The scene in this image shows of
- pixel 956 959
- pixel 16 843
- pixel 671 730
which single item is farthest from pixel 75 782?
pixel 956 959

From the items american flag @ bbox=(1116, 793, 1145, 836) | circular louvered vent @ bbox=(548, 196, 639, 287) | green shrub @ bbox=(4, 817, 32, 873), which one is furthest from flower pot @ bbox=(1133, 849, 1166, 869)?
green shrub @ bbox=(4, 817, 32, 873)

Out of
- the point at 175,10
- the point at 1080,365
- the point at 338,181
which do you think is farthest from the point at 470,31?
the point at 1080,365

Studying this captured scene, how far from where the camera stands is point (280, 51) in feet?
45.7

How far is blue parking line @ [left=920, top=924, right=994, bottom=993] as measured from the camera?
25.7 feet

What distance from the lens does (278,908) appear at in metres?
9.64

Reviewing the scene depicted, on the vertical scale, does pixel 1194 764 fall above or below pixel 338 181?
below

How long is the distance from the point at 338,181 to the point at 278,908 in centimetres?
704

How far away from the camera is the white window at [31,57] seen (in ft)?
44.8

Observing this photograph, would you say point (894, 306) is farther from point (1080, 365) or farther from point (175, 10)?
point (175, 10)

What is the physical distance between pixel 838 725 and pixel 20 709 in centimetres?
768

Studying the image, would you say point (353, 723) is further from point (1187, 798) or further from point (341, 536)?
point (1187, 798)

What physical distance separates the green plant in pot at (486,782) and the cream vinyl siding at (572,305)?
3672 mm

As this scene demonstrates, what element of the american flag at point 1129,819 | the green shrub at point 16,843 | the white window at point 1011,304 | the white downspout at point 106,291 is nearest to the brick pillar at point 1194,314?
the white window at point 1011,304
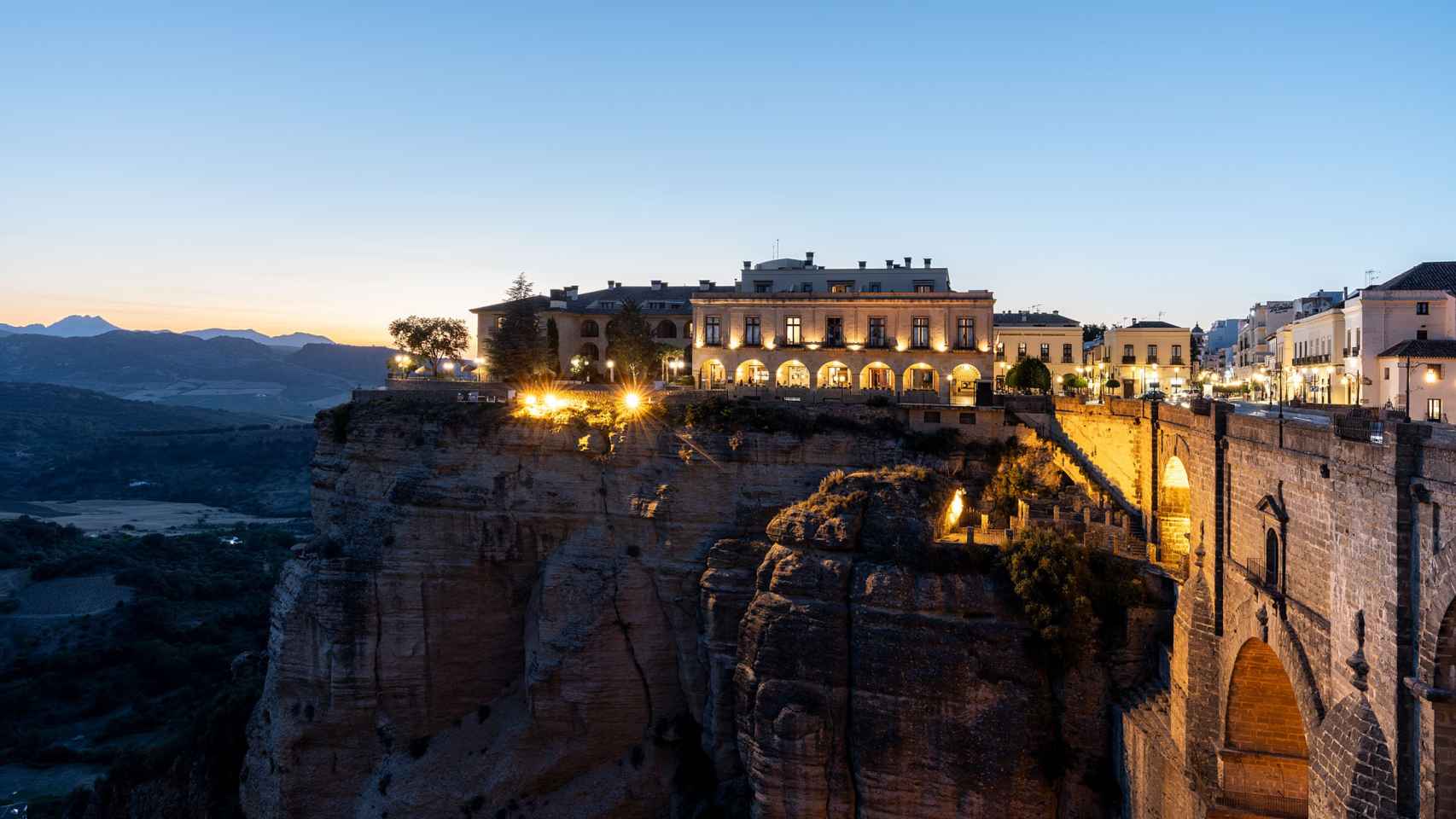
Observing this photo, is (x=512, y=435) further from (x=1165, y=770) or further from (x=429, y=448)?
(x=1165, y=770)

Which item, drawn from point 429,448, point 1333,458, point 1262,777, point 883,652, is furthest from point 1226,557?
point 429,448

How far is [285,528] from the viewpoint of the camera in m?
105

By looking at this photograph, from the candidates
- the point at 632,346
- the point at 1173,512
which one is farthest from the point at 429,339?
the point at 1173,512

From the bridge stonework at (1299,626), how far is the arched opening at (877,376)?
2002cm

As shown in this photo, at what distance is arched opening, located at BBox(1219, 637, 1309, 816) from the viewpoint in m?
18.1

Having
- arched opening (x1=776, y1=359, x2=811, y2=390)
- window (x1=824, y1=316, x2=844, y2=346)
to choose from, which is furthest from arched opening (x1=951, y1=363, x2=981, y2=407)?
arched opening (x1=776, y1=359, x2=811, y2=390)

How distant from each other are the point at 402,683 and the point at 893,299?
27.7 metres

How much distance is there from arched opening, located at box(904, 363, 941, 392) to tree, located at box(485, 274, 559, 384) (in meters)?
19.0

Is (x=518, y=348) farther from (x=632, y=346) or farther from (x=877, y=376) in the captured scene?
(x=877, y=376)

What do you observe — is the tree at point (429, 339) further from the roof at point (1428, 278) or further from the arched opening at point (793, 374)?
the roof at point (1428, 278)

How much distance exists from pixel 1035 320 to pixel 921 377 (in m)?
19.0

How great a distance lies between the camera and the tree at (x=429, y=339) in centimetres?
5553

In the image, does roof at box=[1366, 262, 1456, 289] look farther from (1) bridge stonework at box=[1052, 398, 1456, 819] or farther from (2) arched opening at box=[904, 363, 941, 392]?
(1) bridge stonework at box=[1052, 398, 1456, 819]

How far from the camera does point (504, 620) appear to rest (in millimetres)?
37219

:::

DIRECTIONS: Transcribe the material as is, with images omitted.

TASK RESPONSE:
The scene in this image shows of
- pixel 956 959
- pixel 16 843
- pixel 671 730
which single item is farthest from pixel 75 782?
pixel 956 959

From the items american flag @ bbox=(1116, 793, 1145, 836) | circular louvered vent @ bbox=(548, 196, 639, 287) | green shrub @ bbox=(4, 817, 32, 873), which one is furthest from flower pot @ bbox=(1133, 849, 1166, 869)?
green shrub @ bbox=(4, 817, 32, 873)

Out of
- the point at 175,10
- the point at 1080,365
- the point at 338,181
which do you think is farthest from the point at 470,31?
the point at 1080,365

Studying this captured scene, how far from where the camera stands is point (280, 51) in feet?
45.7

How far is blue parking line @ [left=920, top=924, right=994, bottom=993] as measured from the camera?
25.7 feet

What distance from the lens does (278,908) appear at in metres?
9.64

Reviewing the scene depicted, on the vertical scale, does pixel 1194 764 fall above or below pixel 338 181?
below

How long is the distance from the point at 338,181 to the point at 278,908 in centimetres?
704

How far away from the camera is the white window at [31,57] seen (in ft)?
44.8

Observing this photograph, would you say point (894, 306) is farther from point (1080, 365) or farther from point (175, 10)?
point (175, 10)

What is the physical distance between pixel 838 725 and pixel 20 709 in centimetres?
768

Studying the image, would you say point (353, 723) is further from point (1187, 798) or further from point (341, 536)?
point (1187, 798)

What physical distance separates the green plant in pot at (486,782) and the cream vinyl siding at (572,305)?
3672 mm

As this scene demonstrates, what element of the american flag at point 1129,819 | the green shrub at point 16,843 | the white window at point 1011,304 | the white downspout at point 106,291 is nearest to the brick pillar at point 1194,314?
the white window at point 1011,304
Observing this photo, is (x=512, y=435) further from (x=1165, y=770) or further from (x=429, y=448)?
(x=1165, y=770)

Which item, drawn from point 429,448, point 1333,458, point 1262,777, point 883,652, is furthest from point 1226,557?
point 429,448

How far is [285,528] from the viewpoint of the camera in m?
105

By looking at this photograph, from the candidates
- the point at 632,346
- the point at 1173,512
which one is farthest from the point at 429,339?
the point at 1173,512

From the bridge stonework at (1299,626), how far is the arched opening at (877,376)?
2002cm

As shown in this photo, at what distance is arched opening, located at BBox(1219, 637, 1309, 816) from the viewpoint in m?
18.1

Having
- arched opening (x1=776, y1=359, x2=811, y2=390)
- window (x1=824, y1=316, x2=844, y2=346)
to choose from, which is furthest from arched opening (x1=951, y1=363, x2=981, y2=407)?
arched opening (x1=776, y1=359, x2=811, y2=390)

How distant from each other are the point at 402,683 and the point at 893,299?
27.7 metres

How much distance is there from arched opening, located at box(904, 363, 941, 392) to tree, located at box(485, 274, 559, 384) (in meters)?
19.0

Is (x=518, y=348) farther from (x=632, y=346) or farther from (x=877, y=376) in the captured scene?
(x=877, y=376)

What do you observe — is the tree at point (429, 339) further from the roof at point (1428, 278) or further from the arched opening at point (793, 374)?
the roof at point (1428, 278)

How much distance exists from pixel 1035 320 to pixel 921 377 (in m)?
19.0

How great a distance lies between the camera and the tree at (x=429, y=339) in centimetres?
5553

In the image, does roof at box=[1366, 262, 1456, 289] look farther from (1) bridge stonework at box=[1052, 398, 1456, 819] or farther from (2) arched opening at box=[904, 363, 941, 392]?
(1) bridge stonework at box=[1052, 398, 1456, 819]

How far from the camera does point (504, 620) appear to rest (in millimetres)?
37219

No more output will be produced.